Natalie Dupuis a rédigé une dissertation approfondie sur les différents points de couchure, après avoir mené des recherches minutieuses sur le terrain et consulté une bibliographie abondante. Pour Le Temps de Broder, elle a généreusement accepté que son travail soit résumé et traduit.
Broderie d’or et point de Boulogne
En broderie d’or, une des techniques les plus élégantes de la broderie fait main, le simple point de couchure est souvent utilisé. Le Point de Boulogne, comme il est appelé en français, permet de fixer un fil avec un autre. Bien que théoriquement simple, ce point exige une grande précision. Cet ouvrage, richement illustré, retrace l’utilisation du point de Boulogne du Moyen-Âge à nos jours, et espère enrichir la connaissance des différentes techniques de couchure : couchure invisible, en motifs, diaprée, or nué, italienne, de Damas, en vermicelle, et les variations contemporaines.
Les techniques
La couchure invisible
Cette technique a atteint son apogée pendant l’Opus Anglicanum (1250-1350). Connue également sous les noms de couché rentré, point couché ou point retiré, elle garantissait une grande souplesse aux vêtements brodés. Utilisée en France, en Sicile et en Italie, cette méthode consiste à coucher un fil de métal sur le tissu en le fixant par un fil de couchure, qui disparaît à l’arrière du tissu, créant une minuscule boucle pour une grande souplesse et une résistance accrue à l’usure.
Les exemples de cette technique sont visibles dans le catalogue English Medieval Embroidery : Opus Anglicanum (2016), avec des pièces remarquables exposées au Victoria and Albert Museum de Londres.
La couchure diaprée
L’origine du terme « diaprée » remonte à la dynastie Shang en Chine (1766-1122 avant JC), désignant des tissus de soie à motifs géométriques. Cette technique, adoptée en Angleterre au 14ème siècle, a évolué en réduisant la densité des points de couchure pour laisser de larges zones libres.

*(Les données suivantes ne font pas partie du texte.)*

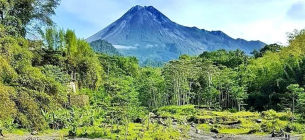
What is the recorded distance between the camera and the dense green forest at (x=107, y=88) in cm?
979

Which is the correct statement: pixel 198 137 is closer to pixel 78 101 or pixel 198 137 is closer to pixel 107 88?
pixel 78 101

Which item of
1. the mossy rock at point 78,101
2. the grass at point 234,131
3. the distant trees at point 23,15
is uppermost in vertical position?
the distant trees at point 23,15

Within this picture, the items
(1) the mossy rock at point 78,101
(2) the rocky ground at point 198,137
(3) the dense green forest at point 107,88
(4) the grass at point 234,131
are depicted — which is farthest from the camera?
(1) the mossy rock at point 78,101

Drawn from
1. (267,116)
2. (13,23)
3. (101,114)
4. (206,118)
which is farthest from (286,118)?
(13,23)

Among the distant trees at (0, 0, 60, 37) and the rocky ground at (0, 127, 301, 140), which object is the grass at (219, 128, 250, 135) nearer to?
the rocky ground at (0, 127, 301, 140)

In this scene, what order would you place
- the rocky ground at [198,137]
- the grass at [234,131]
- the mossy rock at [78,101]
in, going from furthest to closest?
the mossy rock at [78,101] → the grass at [234,131] → the rocky ground at [198,137]

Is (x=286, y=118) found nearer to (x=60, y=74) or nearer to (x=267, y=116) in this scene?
(x=267, y=116)

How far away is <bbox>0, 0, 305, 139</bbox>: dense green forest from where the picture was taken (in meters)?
9.79

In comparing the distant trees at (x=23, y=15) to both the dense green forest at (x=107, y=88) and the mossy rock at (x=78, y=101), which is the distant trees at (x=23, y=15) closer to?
the dense green forest at (x=107, y=88)

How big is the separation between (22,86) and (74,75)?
1110 inches

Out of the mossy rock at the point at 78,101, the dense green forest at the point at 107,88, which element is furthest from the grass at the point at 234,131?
the mossy rock at the point at 78,101

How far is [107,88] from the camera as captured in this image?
41219 millimetres

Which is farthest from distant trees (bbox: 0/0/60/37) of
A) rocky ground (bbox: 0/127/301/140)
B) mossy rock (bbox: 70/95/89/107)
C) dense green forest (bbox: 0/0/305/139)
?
mossy rock (bbox: 70/95/89/107)

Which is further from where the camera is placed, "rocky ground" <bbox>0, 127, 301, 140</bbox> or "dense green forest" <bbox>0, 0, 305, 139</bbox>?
"rocky ground" <bbox>0, 127, 301, 140</bbox>
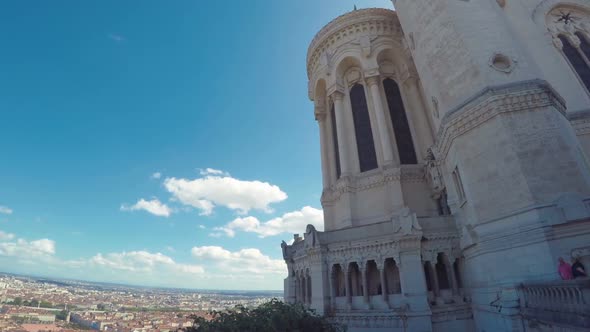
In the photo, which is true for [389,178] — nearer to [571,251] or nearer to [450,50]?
[450,50]

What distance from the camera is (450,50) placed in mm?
16156

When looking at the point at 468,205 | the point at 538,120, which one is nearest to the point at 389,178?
the point at 468,205

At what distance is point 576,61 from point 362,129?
594 inches

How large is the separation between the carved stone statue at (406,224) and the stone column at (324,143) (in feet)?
37.4

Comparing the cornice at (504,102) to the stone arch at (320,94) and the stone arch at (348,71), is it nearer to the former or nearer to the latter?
the stone arch at (348,71)

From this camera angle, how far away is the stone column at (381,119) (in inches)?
927

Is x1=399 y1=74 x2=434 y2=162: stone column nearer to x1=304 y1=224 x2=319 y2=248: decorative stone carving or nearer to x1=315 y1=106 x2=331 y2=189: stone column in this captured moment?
x1=315 y1=106 x2=331 y2=189: stone column

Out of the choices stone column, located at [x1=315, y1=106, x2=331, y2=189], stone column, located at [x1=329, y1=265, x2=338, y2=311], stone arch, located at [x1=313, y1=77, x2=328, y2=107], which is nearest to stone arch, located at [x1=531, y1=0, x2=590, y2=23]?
stone arch, located at [x1=313, y1=77, x2=328, y2=107]

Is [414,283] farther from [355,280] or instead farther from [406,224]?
[355,280]

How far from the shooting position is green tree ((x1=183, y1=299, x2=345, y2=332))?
379 inches

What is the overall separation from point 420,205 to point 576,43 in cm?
1580

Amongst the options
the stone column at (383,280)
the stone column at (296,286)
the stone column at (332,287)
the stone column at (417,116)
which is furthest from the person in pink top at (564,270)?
the stone column at (417,116)

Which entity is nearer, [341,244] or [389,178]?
[341,244]

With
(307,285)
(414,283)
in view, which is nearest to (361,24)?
(414,283)
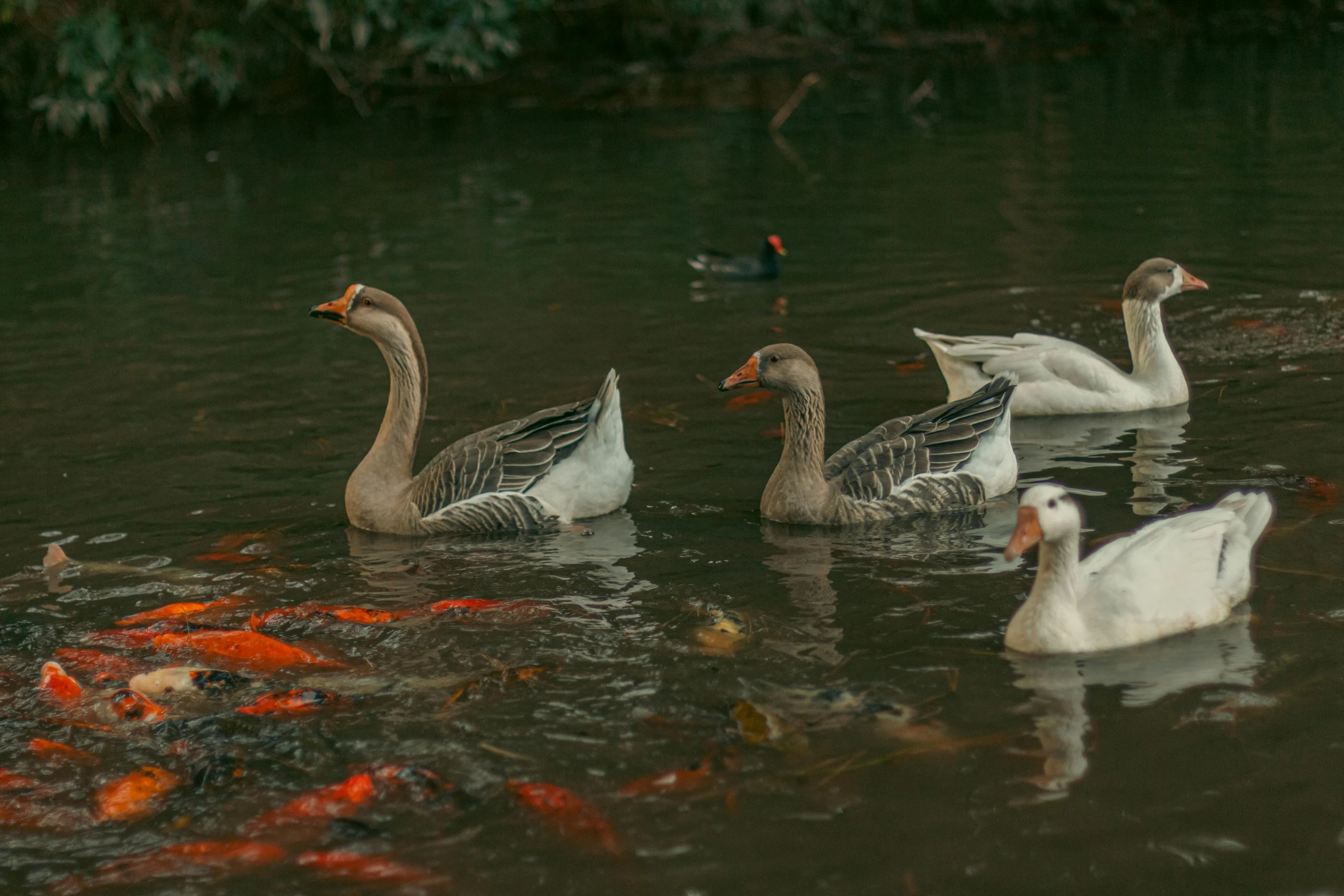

Magnifiquement illustrée dans le catalogue Middeleeuwse Borduurkunst uit de Nederlanden (2015), la couchure diaprée utilise des motifs géométriques tels que les diamants et chevrons, visibles aussi dans des broderies japonaises (Kogin) et norvégiennes (Smøyg).
La couchure en motifs
Cette technique consiste à répéter un motif régulier, par exemple des lignes diagonales ou en spirale. Souvent confondue avec la couchure diaprée, la différence réside dans l’absence de motifs en losange pour la couchure en motifs.
L’or nué
Originaire de Belgique au 15ème siècle, l’or nué permet de créer des nuances subtiles et des effets de lumière tout en faisant briller les fils d’or. Utilisée pour les broderies ecclésiales, cette technique se distingue par ses motifs toujours figuratifs, sans rembourrage, brodés sur du lin ou de la soie. Le renouveau de cette technique au 20ème siècle est attribué à Beryl Dean. Les œuvres en or nué nécessitent des années de travail, révélant la brillance des fils d’or avec une précision extrême.
Le point d’ombre italien (Italian Shading)
Ce terme, inventé par Beryl Dean, désigne une technique où les points suivent le mouvement des motifs. Utilisée dès le 15ème siècle, elle est visible dans les œuvres d’artistes contemporains comme Ruth O’Leary, Becky Hogg, et Helen McCook.
La couchure de Damas
Cette méthode crée des motifs de boucle en couchant des fils métalliques, laissant de larges portions de tissu visibles. Souvent confondue avec la couchure en vermicelle, elle se distingue par des dessins réguliers.
La couchure en vermicelle
Ici, le fil de métal est couché en suivant des tours et des détours irréguliers, rappelant les mouvements d’un ver.
La couchure italienne
Cette technique consiste à coucher les fils de métal autour des contours des motifs, permettant aux dessins de mieux ressortir, qu’ils soient figuratifs ou géométriques.
L’avenir de la broderie d’or
Les artistes contemporains explorent sans cesse de nouvelles combinaisons et effets, notamment en ajoutant du relief. Marie-Renée Otis, par exemple, a utilisé des points de couchure sur un dessin de tissu damassé pour accentuer un motif de visage. L’avenir de la broderie d’or est prometteur, avec des combinaisons innovantes et des techniques enrichies par les créateurs d’aujourd’hui.